Ramadhan Fair Kota Medan 2025 di Masjid Raya Al Mashun Kecamatan Medan Kota memunculkan kejanggalan yang berujung pada dugaan kolusi terhadap pelaksanaannya.
Belanja Jasa Event Organizer Kegiatan Ramadhan Fair XIX Tahun 2025 diketahui dianggarkan oleh Dinas Pendidikan dan Kebudayaan Kota Medan.
Anggaran yang digunakan untuk melaksanakan kegiatan tersebut Rp 5 miliar bersumber dari APBD Kota Medan 2025.
Kejanggalan muncul usai seorang sumber bertemu dengan awak media menceritakan atas dugaan persekongkolan terhadap kegiatan untuk memeriahkan bulan Suci Ramadan tersebut.
Sumber yang tak ingin identitaskanya ditulis ini mengatakan, bahwa terjadi dugaan persekongkolan jahat pada saat proses pelaksanaan lelang kegiatan dilakukan.
Ia mengatakan, kongkalikong terjadi antara oknum pejabat di Dinas Pendidikan dan Kebudayaan Kota Medan dengan pihak pemenang (kontraktor).

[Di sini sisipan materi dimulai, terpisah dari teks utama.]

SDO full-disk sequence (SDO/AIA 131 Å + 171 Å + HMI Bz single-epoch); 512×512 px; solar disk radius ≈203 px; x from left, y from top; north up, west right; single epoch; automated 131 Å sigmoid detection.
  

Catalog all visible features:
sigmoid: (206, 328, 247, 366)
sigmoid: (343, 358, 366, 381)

"Pelaksanaan lelang kegiatan ini dilakukan secara pembegalan antara oknum dinas dengan pihak kontraktor yang sudah ditunjuk untuk mengerjakan. Proses lelang dilakukan hanya sebagai formalitas saja," kata dia kepada awak media.
Dirinya mengatakan, bahwa kegiatan Ramadan Fair pada tahun 2025 ini jauh hari sudah ditentukan siapa yang mengerjakan.

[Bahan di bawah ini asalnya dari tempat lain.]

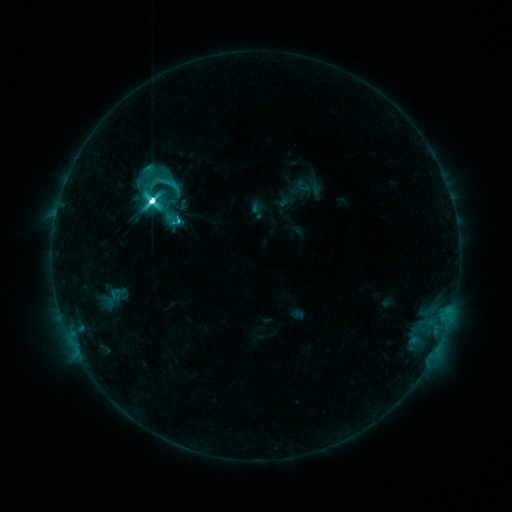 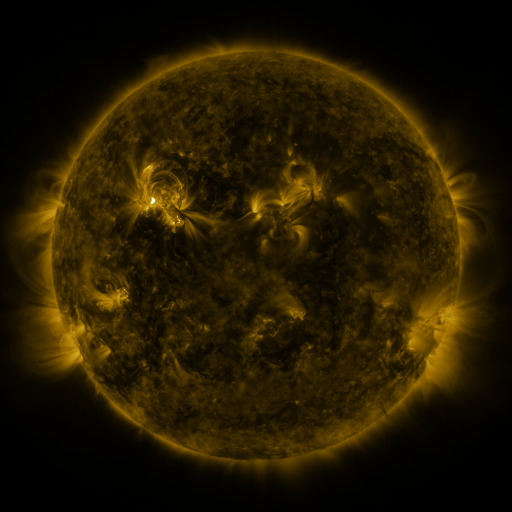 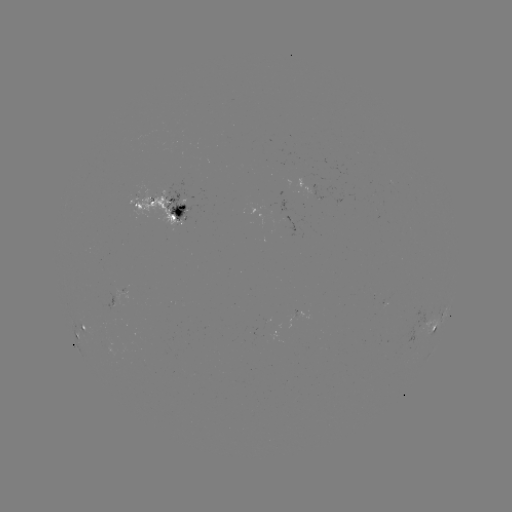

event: sigmoid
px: (166, 183)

"Kontraktor pada kegiatan ini sudah jauh hari ditentukan oleh oknum-oknum terkait yang telibat dalam pelaksanaan kegiatan," jelasnya.
Selain itu, kata dia peserta yang mengikuti proses lelang juga sudah disetting.

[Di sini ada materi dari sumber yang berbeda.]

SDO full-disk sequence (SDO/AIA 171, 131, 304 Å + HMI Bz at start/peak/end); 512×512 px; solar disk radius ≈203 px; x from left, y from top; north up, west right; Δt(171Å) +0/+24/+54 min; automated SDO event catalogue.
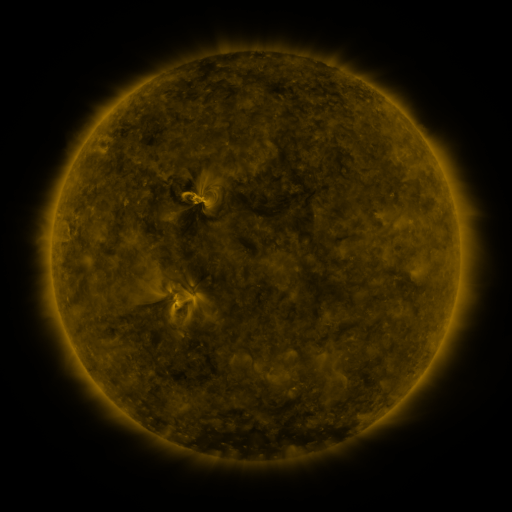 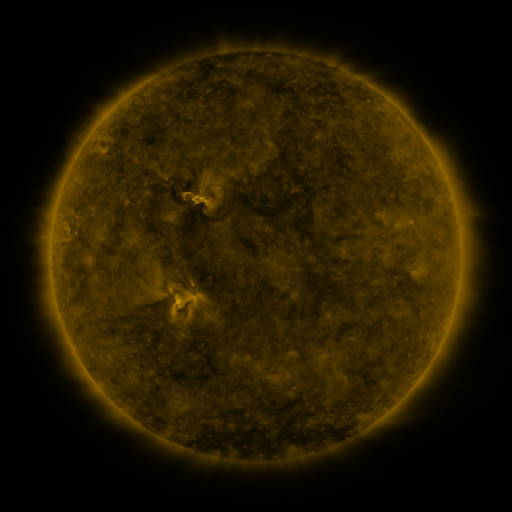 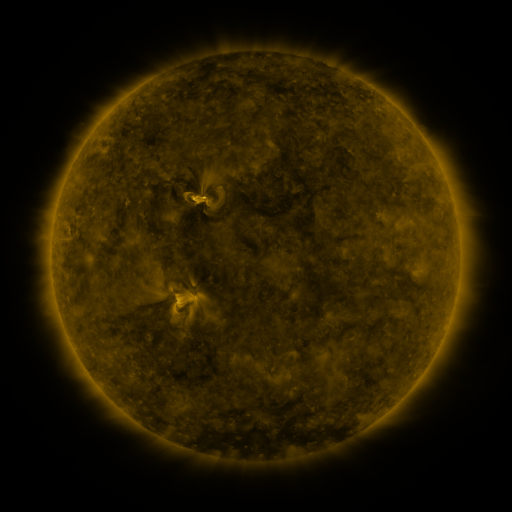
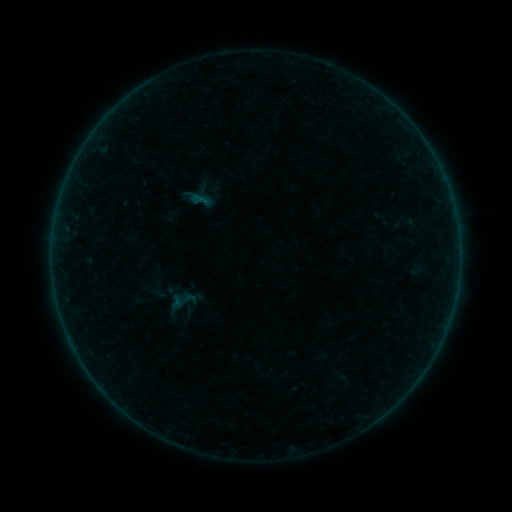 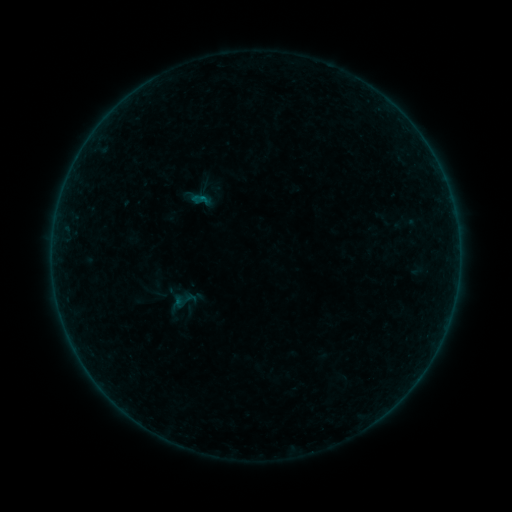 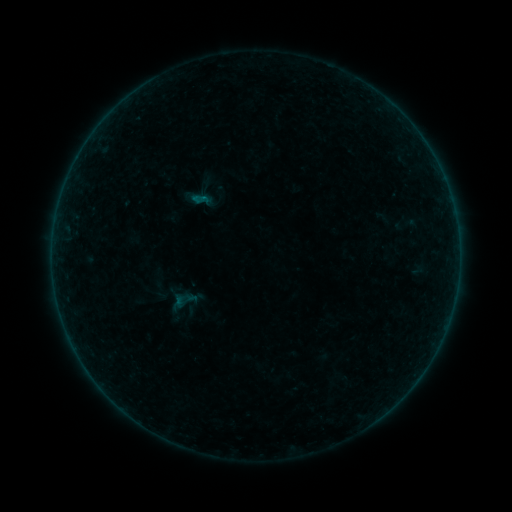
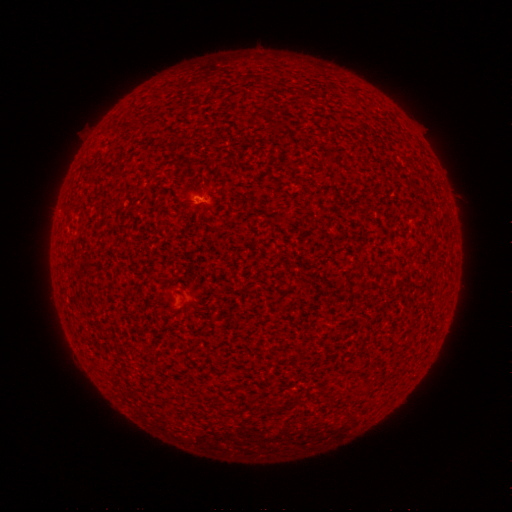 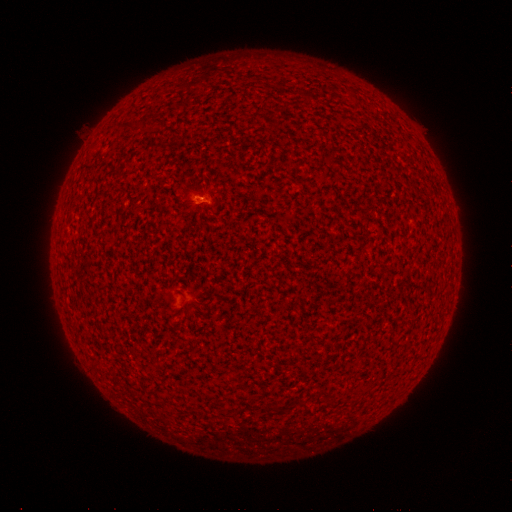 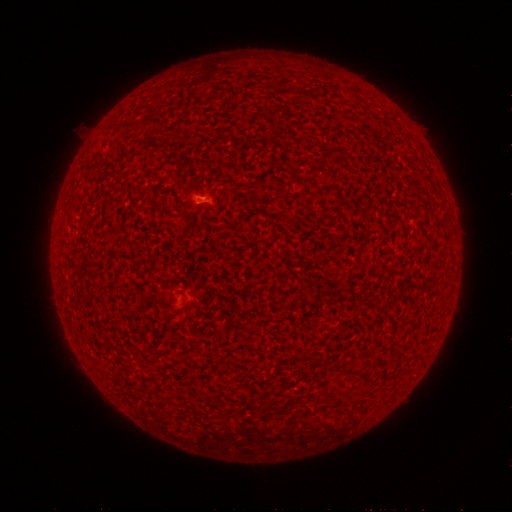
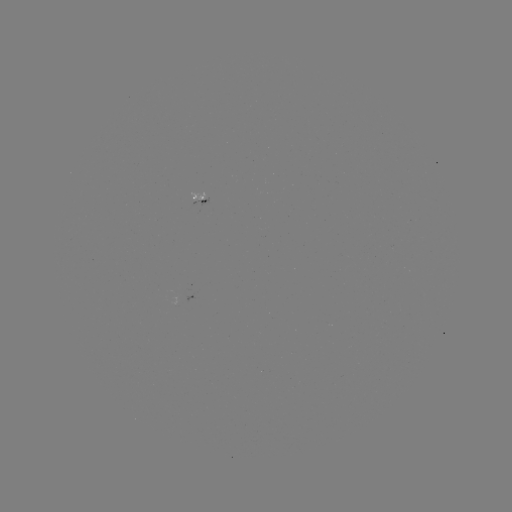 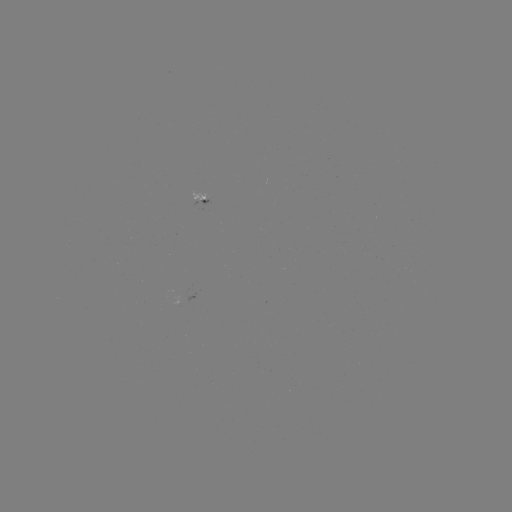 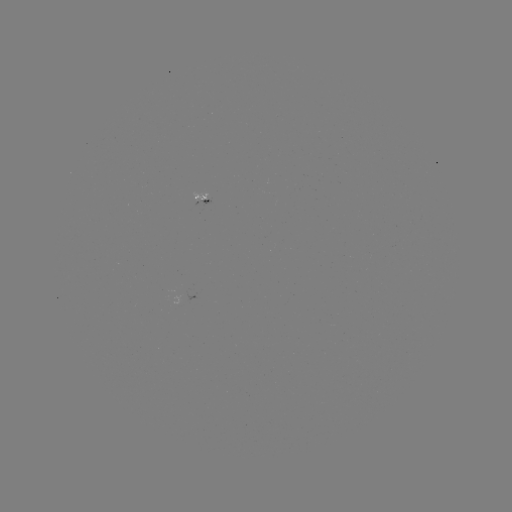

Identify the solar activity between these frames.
A5.4 flare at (203, 199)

"Peserta yang mengikuti kegiatan ini juga sudah disetting oleh oknum. Mengapa ini terjadi, agar tidak adanya pihak luar curiga, bahwa kegiatan lelang berjalan dengan sewajarnya. Namun, kalau kita tahu, peserta lain itu sengaja disiapkan sebagai 'pengantin' untuk mengiring seorang oknum untuk bisa mendapatkan kegiatan itu," kata dia.
Kemudian, sumber juga mengungkapkan, bahwa pihak ketiga yang mendapatkan pekerjaan ini berstatus sebagai honorer di Pemko Medan.
"Ini sudah sangat parah dan mengecewakan, pihak yang mendapatkan proyek ini adalah seorang honorer yang bekerja di lingkungan Pemko Medan," ungkapnya.
Usai mendapatkan proyek, sumber mengatakan, oknum honorer ini diketahui menyewa perusahaan untuk bisa mengerjakan kegiatan tersebut.
Sewa menyewa perusahaan ini terjadi atas kesepakatan imbalan dugaan persenan kepada pihak pemilik perusahaannya.
"Ya, sebelum sewa menyewa perusahaan dilakukan sudah ada pembahasan mengenai persenan antara oknum honorer dengan pemilik perusahaan," ungkapnya.
Tindakan ini, kata sumber dapat merugikan para rekanan dan masyarakat di Kota Medan.
"Mau gimana lagi, para pihak ketiga tidak bisa melawan dan mengadu kepada siapapun, bahwa tindakan kolusi ini sudah marak terjadi dan merugikan," ungkapnya.
Sementara itu, Kepala Dinas Pendidikan dan Kebudayaan Kota Medan, Benny Sinomba Siregar saat dikonfimasi awak media enggan memberikan tanggapan.
Pertanyaan yang dikirim melalui pesan singkat WhatsApp tak digubris oleh Benny Sinomba Siregar.